A major transit system to shut; evacuation orders issued; election campaigns hit – all in preparation for Hurricane Sandy, the monstrous superstorm that’s making its way to the U.S. East Coast.
Sandy was headed north Sunday from the Caribbean, where it left more than 50 people dead. It was expected to come ashore late Monday or early Tuesday after colliding with a wintry storm from the west and cold Arctic air from the north. It’s expected to make landfall along the New Jersey coast.
The Category 1 storm, which packs 75 mph winds, is about 250 miles southeast of Cape Hatteras, N.C., as of 11 a.m. Sunday. It was moving northeast at 14 mph, according to the National Hurricane Center.
New York City announced Sunday that its transit system – subway, buses and trains – would stop running Sunday. Subways would stop running at 7 p.m.; buses at 9 p.m. NPR’s Joel Rose filed a spot for our Newcast unit. Here’s what he had to say:
“New York Gov. Andrew Cuomo ordered New York City’s transit system to suspend bus, subway and commuter rail service starting this evening. Mayor Michael Bloomberg announced that New York City schools will be closed Monday, and ordered residents in some low-lying areas of the city to evacuate their homes.

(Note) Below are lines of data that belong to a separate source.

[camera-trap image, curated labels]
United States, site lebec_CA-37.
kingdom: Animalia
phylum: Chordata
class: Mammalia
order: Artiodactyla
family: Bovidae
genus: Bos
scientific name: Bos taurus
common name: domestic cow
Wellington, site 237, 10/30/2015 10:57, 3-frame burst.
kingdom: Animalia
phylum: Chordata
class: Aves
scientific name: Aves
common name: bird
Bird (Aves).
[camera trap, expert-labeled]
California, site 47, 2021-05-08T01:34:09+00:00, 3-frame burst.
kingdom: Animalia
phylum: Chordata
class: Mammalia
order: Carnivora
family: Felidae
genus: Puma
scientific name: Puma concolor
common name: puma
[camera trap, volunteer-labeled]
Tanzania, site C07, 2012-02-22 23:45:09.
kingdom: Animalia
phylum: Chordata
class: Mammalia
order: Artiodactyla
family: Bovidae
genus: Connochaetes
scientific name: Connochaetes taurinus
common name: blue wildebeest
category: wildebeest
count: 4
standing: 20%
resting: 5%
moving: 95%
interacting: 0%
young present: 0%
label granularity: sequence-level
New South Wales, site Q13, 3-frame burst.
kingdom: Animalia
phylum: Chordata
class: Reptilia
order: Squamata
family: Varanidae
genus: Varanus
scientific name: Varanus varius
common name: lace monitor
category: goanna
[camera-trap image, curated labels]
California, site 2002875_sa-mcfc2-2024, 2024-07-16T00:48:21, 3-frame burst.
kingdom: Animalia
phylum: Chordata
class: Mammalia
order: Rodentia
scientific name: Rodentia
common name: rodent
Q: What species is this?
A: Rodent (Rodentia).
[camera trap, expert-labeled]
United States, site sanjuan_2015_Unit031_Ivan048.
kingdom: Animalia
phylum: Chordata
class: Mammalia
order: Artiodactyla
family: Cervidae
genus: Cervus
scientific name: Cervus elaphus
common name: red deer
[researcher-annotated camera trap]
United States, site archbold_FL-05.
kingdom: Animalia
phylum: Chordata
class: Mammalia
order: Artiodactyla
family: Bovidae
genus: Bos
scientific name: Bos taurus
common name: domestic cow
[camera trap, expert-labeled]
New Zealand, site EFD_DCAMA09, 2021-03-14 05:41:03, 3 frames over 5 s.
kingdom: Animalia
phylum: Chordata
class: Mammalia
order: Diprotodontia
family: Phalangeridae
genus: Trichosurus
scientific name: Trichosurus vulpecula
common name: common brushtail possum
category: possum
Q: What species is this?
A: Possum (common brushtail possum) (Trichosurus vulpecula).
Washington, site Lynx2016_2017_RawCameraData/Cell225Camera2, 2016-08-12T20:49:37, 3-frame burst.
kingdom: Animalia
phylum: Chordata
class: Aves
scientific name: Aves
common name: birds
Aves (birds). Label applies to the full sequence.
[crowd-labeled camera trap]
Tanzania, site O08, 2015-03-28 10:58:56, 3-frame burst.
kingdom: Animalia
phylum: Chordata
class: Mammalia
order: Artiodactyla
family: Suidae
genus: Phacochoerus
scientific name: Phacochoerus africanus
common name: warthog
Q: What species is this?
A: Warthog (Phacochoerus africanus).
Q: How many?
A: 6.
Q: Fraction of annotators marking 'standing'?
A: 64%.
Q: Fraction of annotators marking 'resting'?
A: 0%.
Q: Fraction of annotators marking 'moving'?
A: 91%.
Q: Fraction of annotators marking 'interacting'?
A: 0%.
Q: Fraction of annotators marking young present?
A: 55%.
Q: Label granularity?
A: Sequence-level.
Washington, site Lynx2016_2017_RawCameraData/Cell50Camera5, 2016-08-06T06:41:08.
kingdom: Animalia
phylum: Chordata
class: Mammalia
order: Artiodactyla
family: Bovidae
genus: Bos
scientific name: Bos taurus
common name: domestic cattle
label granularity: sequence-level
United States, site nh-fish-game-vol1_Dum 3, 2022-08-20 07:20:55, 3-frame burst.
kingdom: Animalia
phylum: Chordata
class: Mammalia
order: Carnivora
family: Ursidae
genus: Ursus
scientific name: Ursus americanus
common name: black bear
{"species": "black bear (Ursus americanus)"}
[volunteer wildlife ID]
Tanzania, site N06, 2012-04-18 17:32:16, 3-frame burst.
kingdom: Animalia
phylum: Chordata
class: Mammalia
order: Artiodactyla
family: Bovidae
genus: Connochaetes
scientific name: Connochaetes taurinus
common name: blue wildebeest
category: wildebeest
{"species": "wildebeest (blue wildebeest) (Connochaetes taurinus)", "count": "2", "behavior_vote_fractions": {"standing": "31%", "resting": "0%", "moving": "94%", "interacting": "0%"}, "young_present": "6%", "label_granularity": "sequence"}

“New Jersey Gov. Chris Christie had already ordered a mandatory evacuation for barrier islands up and down the Jersey Shore.
“Forecasters say Hurricane Sandy is still over the Atlantic Ocean. It’s likely to turn toward land by tomorrow night, bringing the potential for major flooding and hurricane-force winds from Chincoteague Island in Virginia to Massachusetts.”
Bloomberg said New York City’s school system would be closed Monday, affecting 1.1 million students; 375,000 people in the city’s low-lying areas were also ordered to evacuate.
The planning wasn’t restricted to New York City. Here’s more from The Associated Press: “States of emergency were declared from North Carolina, where gusty winds whipped steady rain on Sunday morning, to Connecticut. Delaware ordered 50,000 people in coastal communities to clear out by 8 p.m. Sunday.”
At the National Hurricane Center in Miami, director Rick Knabb told the AP the storm was so big, and the convergence of the three storms so rare, that “we just can’t pinpoint who is going to get the worst of it.”
The approaching storm forced the two presidential campaigns to alter their plans.
President Obama canceled appearances in northern Virginia on Monday and Colorado on Tuesday. His Republican rival, Mitt Romney, canceled plans to campaign Sunday in Virginia. He instead went to Ohio.
We’ll keep this blog updated through the day and chart Sandy’s path.